Excerpt START

Linking genetic predictors of high-dimensional imaging phenotypes and disease outcomes

Linking genetic predictors of high-dimensional imaging phenotypes and disease outcomes

EBPOD 2017: Project 8

This is one of 11 joint postdoctoral fellowships offered by EMBL-EBI, the NIHR Cambridge Biomedical Research Centre and the University of Cambridge’s School of the Biological Sciences in 2017.

Principal Investigators


Genetic variants can be used as anchors to link phenotypic variables (for example, blood pressure, lipid levels) to disease outcomes (for example, heart attack rates). This approach, known as “Mendelian randomization”, enables causal inferences to be made from observational data. It has been used in a wide range of contexts, primarily in epidemiology, but also in psychology, social sciences, economics, and other fields. 

As an example, genetic variants in the HMGCR gene region are associated with reduced levels of low-density lipoprotein cholesterol (LDL-cholesterol, informally known as “bad cholesterol”). The biological pathway associated with the HMGCR gene region is the one targeted by statin drugs. Genetic variants in this region can therefore be used as naturally-occurring proxies for statin therapy. The impact of statin therapy on various diseases can be assessed by testing the association of these genetic variants with disease outcomes. Variants in the HMGCR gene region that are associated with lower LDL-cholesterol are also associated with reduced risk of coronary heart disease. This suggests that taking statins will reduce your risk of coronary heart disease risk. Figure 1 shows similar associations scaled to a 1 mmol/L decrease in LDL-cholesterol for variants in other lipid-related gene regions, suggesting that a similar reduction in coronary heart disease risk is associated with other LDL-cholesterol lowering mechanisms. Additionally, these variants are all associated with Type 2 diabetes risk, but with associations in the opposite direction, suggesting that statin drugs increase the risk of Type 2 diabetes (as has been demonstrated in trials), but that novel NPC1L1-inhibitors (such as ezetimibe) will increase diabetes risk to a greater extent per 1 mmol/L change in LDL-cholesterol.

Excerpt END

Task to carry out: Restate the project description starting with "EBPOD 2017: Project" and going on through "and other fields.", swapping "epidemiology" for "public health".

Data provided START

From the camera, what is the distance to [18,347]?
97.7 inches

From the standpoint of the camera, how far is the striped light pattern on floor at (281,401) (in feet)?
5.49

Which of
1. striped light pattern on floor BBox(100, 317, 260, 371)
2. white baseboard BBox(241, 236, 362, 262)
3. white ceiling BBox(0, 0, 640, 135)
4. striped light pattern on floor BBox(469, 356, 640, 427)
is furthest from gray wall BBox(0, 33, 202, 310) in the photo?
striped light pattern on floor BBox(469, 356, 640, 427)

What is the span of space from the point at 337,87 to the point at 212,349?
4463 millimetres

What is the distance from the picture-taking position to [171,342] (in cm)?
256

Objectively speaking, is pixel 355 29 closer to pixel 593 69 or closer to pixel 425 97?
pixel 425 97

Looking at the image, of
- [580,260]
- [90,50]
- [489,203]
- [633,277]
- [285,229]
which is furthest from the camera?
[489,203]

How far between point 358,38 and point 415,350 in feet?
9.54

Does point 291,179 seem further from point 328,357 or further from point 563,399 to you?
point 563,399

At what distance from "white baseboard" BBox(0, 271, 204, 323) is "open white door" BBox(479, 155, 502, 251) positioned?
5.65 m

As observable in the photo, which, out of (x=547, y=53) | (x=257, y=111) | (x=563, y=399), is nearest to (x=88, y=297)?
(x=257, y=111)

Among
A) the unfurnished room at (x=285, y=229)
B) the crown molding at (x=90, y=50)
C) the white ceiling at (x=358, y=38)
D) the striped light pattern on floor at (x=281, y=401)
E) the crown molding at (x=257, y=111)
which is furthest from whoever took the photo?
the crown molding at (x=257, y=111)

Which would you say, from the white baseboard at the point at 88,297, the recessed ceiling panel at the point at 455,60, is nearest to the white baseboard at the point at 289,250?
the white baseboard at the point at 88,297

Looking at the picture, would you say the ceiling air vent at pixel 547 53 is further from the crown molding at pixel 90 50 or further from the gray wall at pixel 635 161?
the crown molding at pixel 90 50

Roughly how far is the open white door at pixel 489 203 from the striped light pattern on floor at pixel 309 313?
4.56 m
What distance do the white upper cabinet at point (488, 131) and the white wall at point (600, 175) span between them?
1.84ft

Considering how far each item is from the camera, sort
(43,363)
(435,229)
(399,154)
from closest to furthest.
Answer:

Data provided END

Response:
EBPOD 2017: Project 8

This is one of 11 joint postdoctoral fellowships offered by EMBL-EBI, the NIHR Cambridge Biomedical Research Centre and the University of Cambridge’s School of the Biological Sciences in 2017.

Principal Investigators


Genetic variants can be used as anchors to link phenotypic variables (for example, blood pressure, lipid levels) to disease outcomes (for example, heart attack rates). This approach, known as “Mendelian randomization”, enables causal inferences to be made from observational data. It has been used in a wide range of contexts, primarily in public health, but also in psychology, social sciences, economics, and other fields.